Pair of Merging Quasars Reveals Secrets of the Universe’s Earliest Days

A team of astronomers has spotted the most distant merging galactic cores yet, seen as they were when the universe was less than a billion years old. The duo of active galactic centers, called quasars, is the only confirmed pair seen during the Cosmic Dawn.

The two very red galaxies were spotted by a team using the Subaru telescope’s Hyper Suprime-Cam at a redshift of z = 6.05 (indicating they are seen as they were over 12 billion years ago). To the average viewer, they look like nothing special: a couple faint red blotches in an image dazzling with closer galaxies and stars. But follow-up spectroscopic imaging of the objects helped the researchers determine that a quasar pair was the light source. The team’s research was published in The Astrophysical Journal Letters and a companion paper has been accepted for publication AAS Journals.
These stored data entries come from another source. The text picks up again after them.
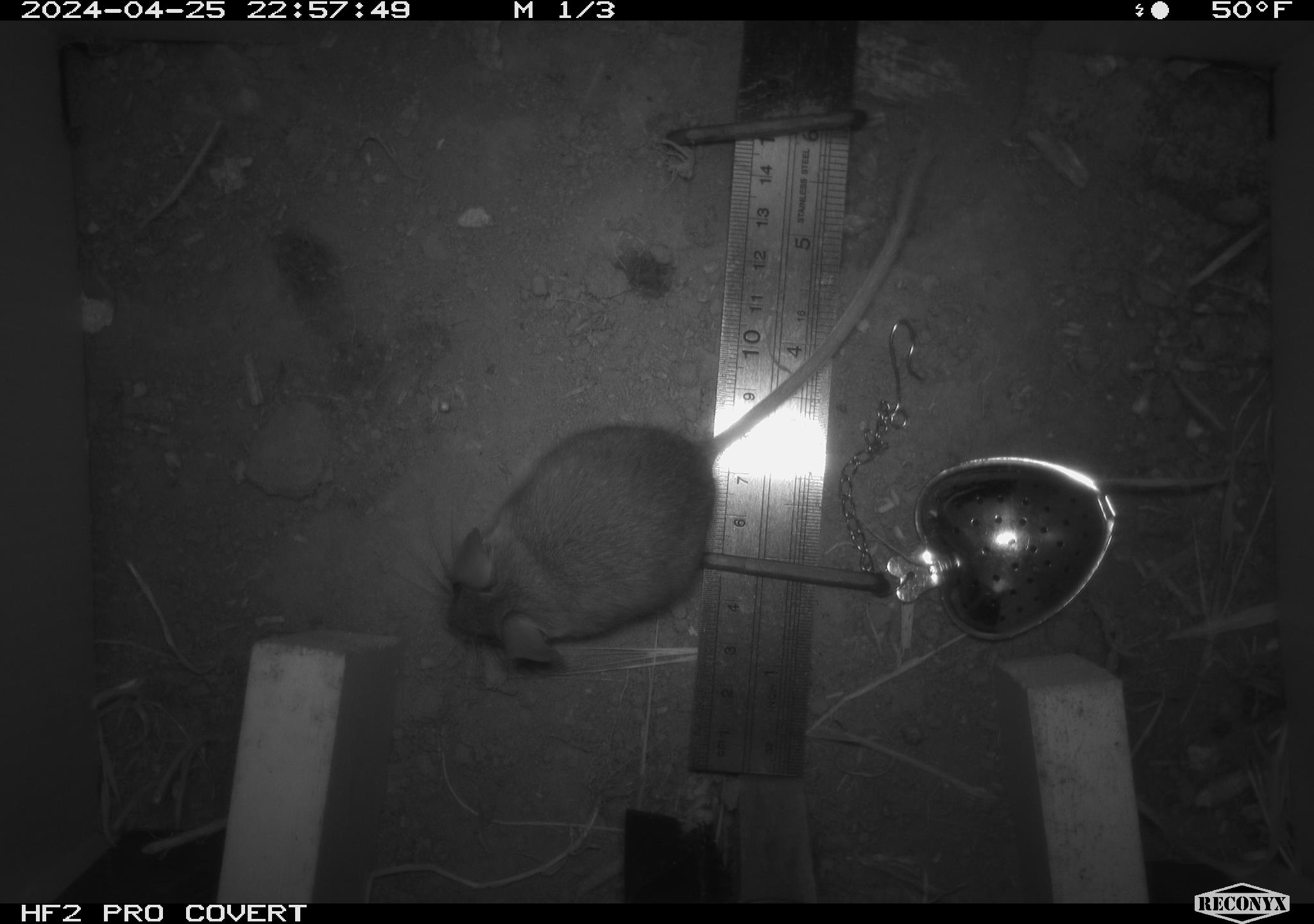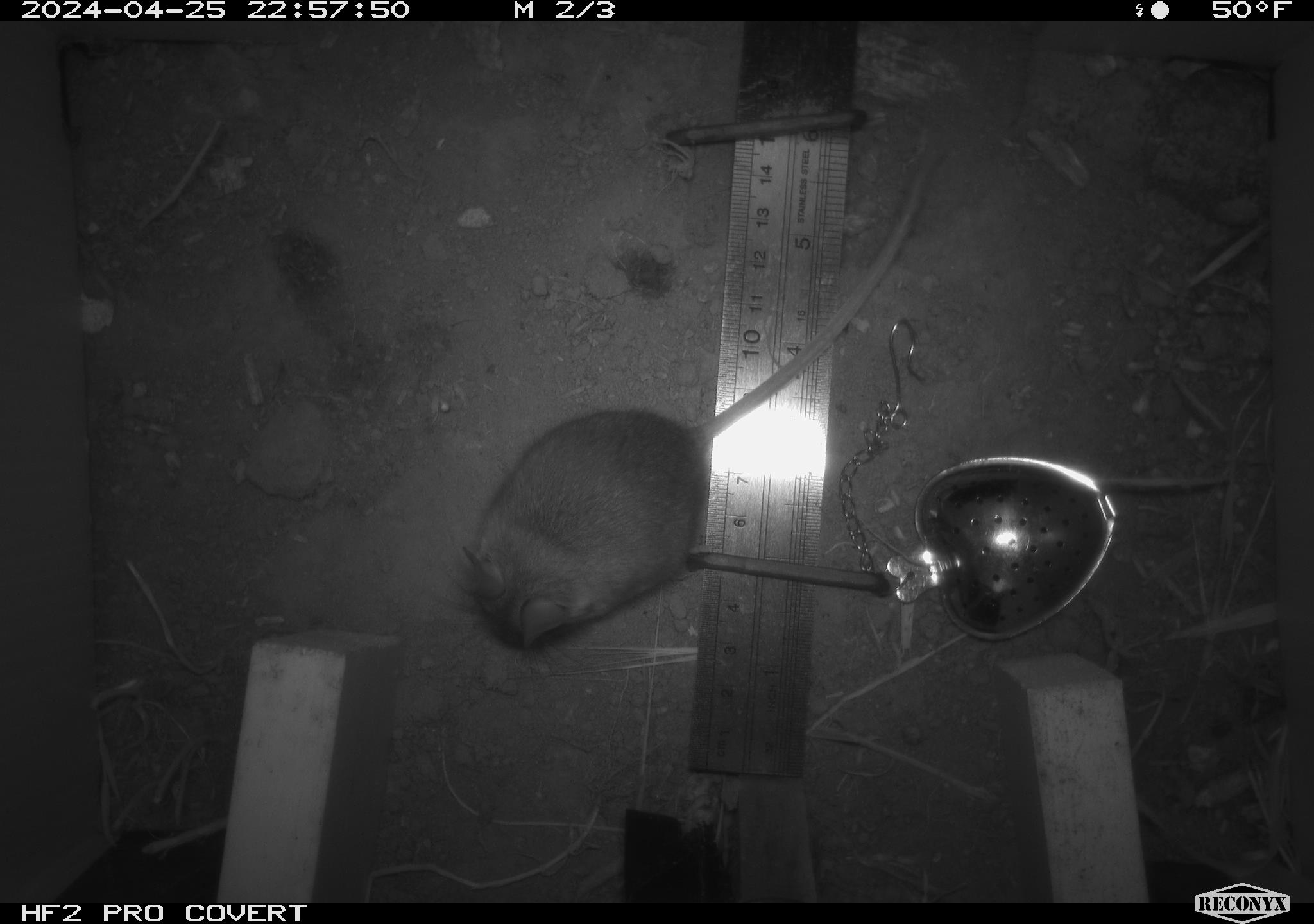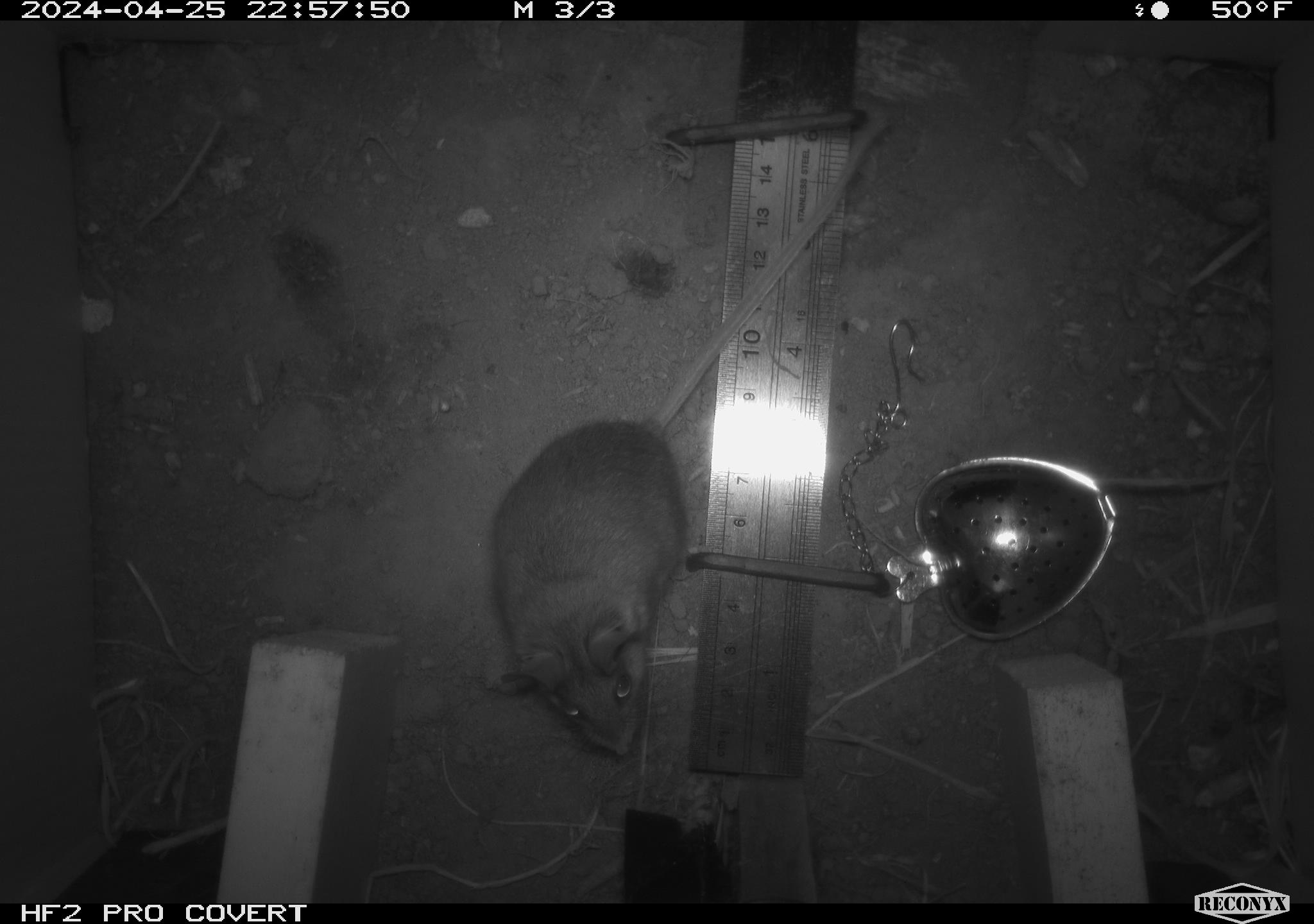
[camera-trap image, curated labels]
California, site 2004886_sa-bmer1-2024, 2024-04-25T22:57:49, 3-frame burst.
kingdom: Animalia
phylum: Chordata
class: Mammalia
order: Rodentia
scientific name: Rodentia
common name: mouse species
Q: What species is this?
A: Mouse species (Rodentia).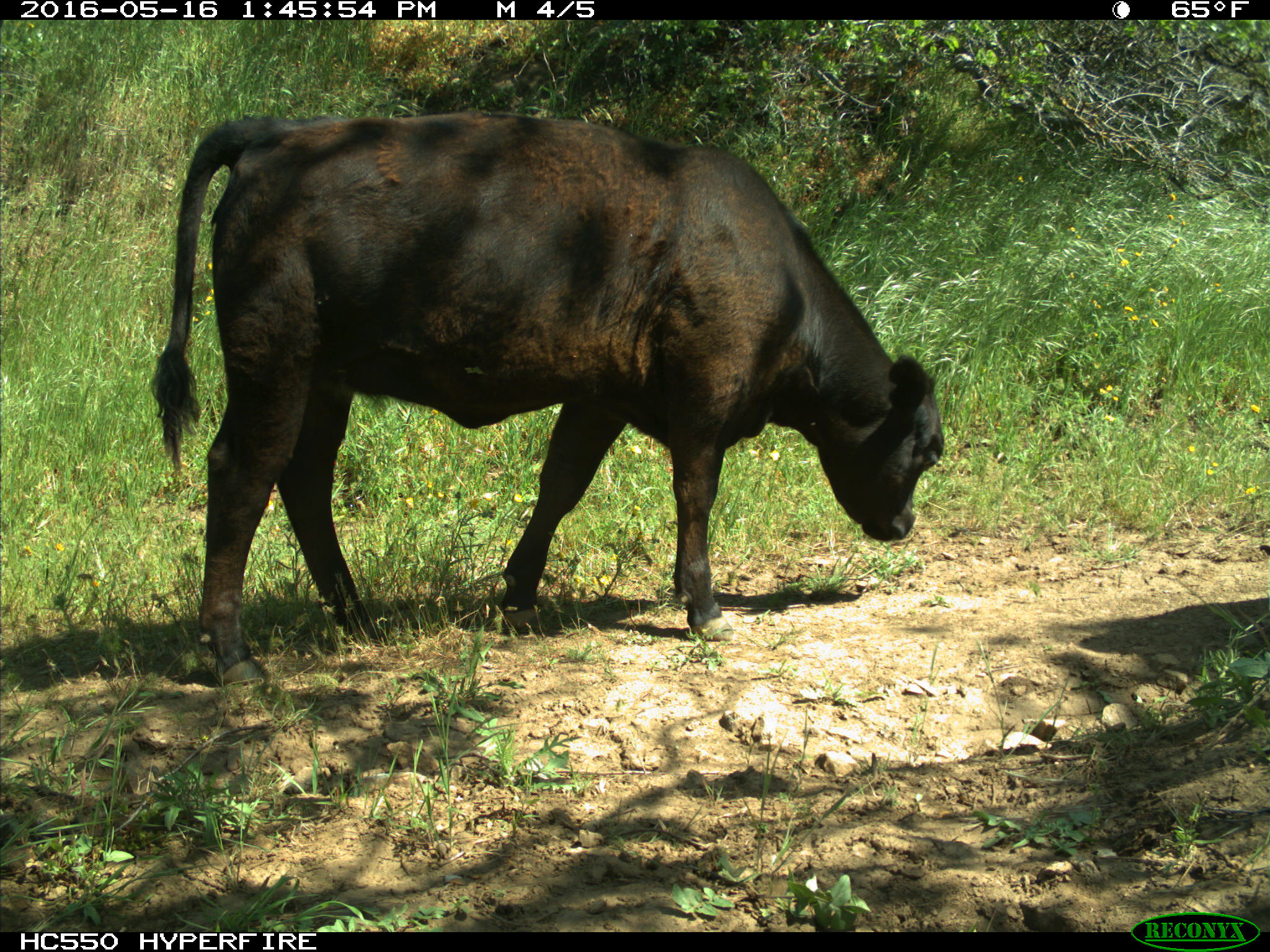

“A few hundreds of quasars are now known in the early universe, but none of them have been found in a pair,” Yoshiki Matsuoka, an astronomer at Japan’s Ehime University and the study’s lead author, told Gizmodo in an email. “This is contrary to a naive expectation from the standard theory of cosmology, which suggests that the universe has evolved via frequent mergers of galaxies, which would naturally result in many merging quasar pairs observed throughout the universe.”

“Our discovery provides the first evidence of such a pair actually present in the cosmic dawn,” Matsuoka added. “It supports the idea that the universe has evolved via mergers.”

The Cosmic Dawn is the period of time in the early universe when the first light sources formed. The period lasted from about 50 million years after the Big Bang to when the universe was one billion years old (it is now about 13.77 billion years old). Seeing quasars so early in the universe was long anticipated, so their direct observation is a welcome one.

The quasars (inset right) mid-merge.

At the heart of these quasars are black holes—regions of spacetime with gravitational fields so intense that light cannot escape them. That means that black holes are where all of astronomy’s perceptive instruments cease to have power, yielding the ground to astrophysical theories and simulations. The black holes in each quasar are each about 100 million times the mass of our Sun. Because the masses of the holes are about the same, Matsuoka said the team calls them twins.

“While it is only the first and single case, the present finding indicates that supermassive black holes and galaxies have indeed evolved through mergers with each other,” Matsuoka said. “It supports our standard paradigm of how the universe has evolved, under the strong pull of the gravity that affects every single bit of material.”

New eyes on the sky—such as the long-awaited Vera Rubin Observatory in Chile—will reveal more of the southern sky in real-time, helping astronomers classify objects near and far. The recent team is also proposing observations of the quasar pair with the Webb Space Telescope, to clarify the nature of gas flowing through the galaxies’ cores and how their gas might give way to stars.